## Advanced Econometrics 2 (2020/2021) - Bootstrap Methods

Computer Class 1b (Wednesday)

*Aim of this computer class*: to gain practical experience of bootstrapping regression models.

# 11-1

Consider the model $y=\alpha+\beta x+\varepsilon$, where $\alpha$, $\beta$, and $x$ are scalars and $\varepsilon \sim N(0,\sigma^2)$. A sample of size $N=20$ is generated with $\alpha=2, \beta=1, \sigma^2=1$ and $x \sim N(2,2)$. We wish to test $H_0: \beta=1$ against $H_1: \beta\neq 1$  at level 0.05 using the t-statistic $t=(\hat{\beta}-1)/SE[\hat{\beta}]$. Use $B = 999$ bootstrap replications. 

In [1]:
def OLS(y,X):
    N,k = X.shape                   # number of observations and regressors
    XXi = np.linalg.inv(X.T @ X)
    b_ols = XXi @ (X.T @ y)
    res = y-X @ b_ols
    s2 = (res @ res)/(N-k)
    SE = np.sqrt(s2*np.diag(XXi))
    return b_ols,SE,res

### **(a)** Estimate the model by OLS, giving slope estimate $\hat{\beta}$.

In [2]:
import numpy as np
y  =np.array([2.463460087, 4.082339785,7.14245305 ,6.837688781, 3.188993095,4.838084255,5.354217263,5.024464493,4.278112328, 2.061616983,-0.655026946,6.637085435, 1.822475278, 3.440341802,6.294259862, 4.225766242,4.901194854, 2.293813513,3.278865984,5.515655038])
x  =np.array([0.259705633, 2.481299324,3.960540791,3.49720621,  2.133512947,1.530091473,3.265568683,3.797276605,1.184917425, 0.462349978,-2.149324397,4.470384733, 1.343208036, 1.693754991,3.869958201, 2.789750994,2.867776386, 0.393884163,1.918828592,2.983220267])
eps=np.array([0.203754454,-0.39895954, 1.181912259,1.340482571,-0.944519852,1.307992781,0.08864858,-0.772812112,1.093194903,-0.400732995,-0.505702548,0.166700702,-1.520732758,-0.253413189,0.424301661,-0.563984752,0.033418467,-0.10007065,-0.639962608,0.532434771])
N=len(y)
alpha=2
beta=1
const=np.ones(N)
X=np.vstack( (const,x) ).T
b_ols,SE,res = OLS(y,X)
print('OLS estimates:      %7.4f   %7.4f' % (b_ols[0],b_ols[1]) )
print('Standard errors:   (%7.4f) (%7.4f)' % (SE[0],SE[1]) )
print('t-stat for H_0:beta=1:       %8.3f' % ((b_ols[1]-beta)/SE[1]) )

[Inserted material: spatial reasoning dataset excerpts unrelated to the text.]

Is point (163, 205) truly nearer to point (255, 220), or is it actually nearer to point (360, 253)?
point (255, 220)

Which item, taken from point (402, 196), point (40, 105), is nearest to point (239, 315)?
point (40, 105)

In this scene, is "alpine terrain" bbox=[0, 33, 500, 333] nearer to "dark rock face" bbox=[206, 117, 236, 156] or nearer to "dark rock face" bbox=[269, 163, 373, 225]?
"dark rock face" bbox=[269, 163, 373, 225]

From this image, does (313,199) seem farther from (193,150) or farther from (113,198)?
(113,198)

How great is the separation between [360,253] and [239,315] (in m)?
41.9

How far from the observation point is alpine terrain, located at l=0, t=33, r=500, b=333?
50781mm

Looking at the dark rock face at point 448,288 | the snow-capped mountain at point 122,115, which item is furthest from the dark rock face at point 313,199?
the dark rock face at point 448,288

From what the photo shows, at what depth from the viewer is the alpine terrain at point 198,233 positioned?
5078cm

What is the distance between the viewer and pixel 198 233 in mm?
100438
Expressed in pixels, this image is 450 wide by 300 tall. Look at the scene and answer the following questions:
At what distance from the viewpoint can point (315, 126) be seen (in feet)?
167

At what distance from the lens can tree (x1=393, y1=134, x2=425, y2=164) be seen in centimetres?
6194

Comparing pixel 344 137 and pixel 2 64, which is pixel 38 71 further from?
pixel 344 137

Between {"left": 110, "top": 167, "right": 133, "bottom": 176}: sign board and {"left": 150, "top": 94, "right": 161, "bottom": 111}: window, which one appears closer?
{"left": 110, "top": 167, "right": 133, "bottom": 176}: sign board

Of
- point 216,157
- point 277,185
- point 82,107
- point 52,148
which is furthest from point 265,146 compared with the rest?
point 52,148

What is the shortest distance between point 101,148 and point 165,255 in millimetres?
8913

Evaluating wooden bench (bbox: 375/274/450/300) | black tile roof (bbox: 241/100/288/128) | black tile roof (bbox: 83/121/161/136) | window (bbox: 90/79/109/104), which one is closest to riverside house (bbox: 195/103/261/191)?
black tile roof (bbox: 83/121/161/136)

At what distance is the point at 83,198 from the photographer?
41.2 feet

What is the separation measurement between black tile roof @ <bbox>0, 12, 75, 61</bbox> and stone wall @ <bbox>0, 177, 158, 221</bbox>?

OLS estimates:       1.7472    1.1246
Standard errors:   ( 0.2959) ( 0.1116)
t-stat for H_0:beta=1:          1.117


### **(b)** Use a paired bootstrap to compute the standard error and compare this to the original sample estimate. Use the bootstrap standard error to test $H_0$.

In [3]:
w=np.vstack( (y,x) ).T                 # make pairs
BOOTREP=9999;                          # number of bootstrap replications
betaB=np.zeros(BOOTREP)                # initialise to zero
tB=np.zeros(BOOTREP)
np.random.seed(42)
for b in range(BOOTREP):
    index=np.random.randint(N,size=N)  # select the indices  
    wB=np.copy(w[index,])              # resample from data
    yB=wB[:,0]
    XB=np.vstack( (const,wB[:,1]) ).T
    bB_ols,SEB,resB=OLS(yB,XB)         # obtain bootstrap estimates using OLS(.)-function    
    betaB[b]=(bB_ols[1])               # store bootstrapped regression coefficient
    tB[b]=(bB_ols[1]-b_ols[1])/SEB[1]  # store bootstrapped t-statistic
print('Results paired boostrap (B=%d):' % BOOTREP)
print('  Bootstrapped SE:       %7.4f' % np.std(betaB));
print('  t-stat using SE.boot:  %7.4f' % ((b_ols[1]-beta)/np.std(betaB)))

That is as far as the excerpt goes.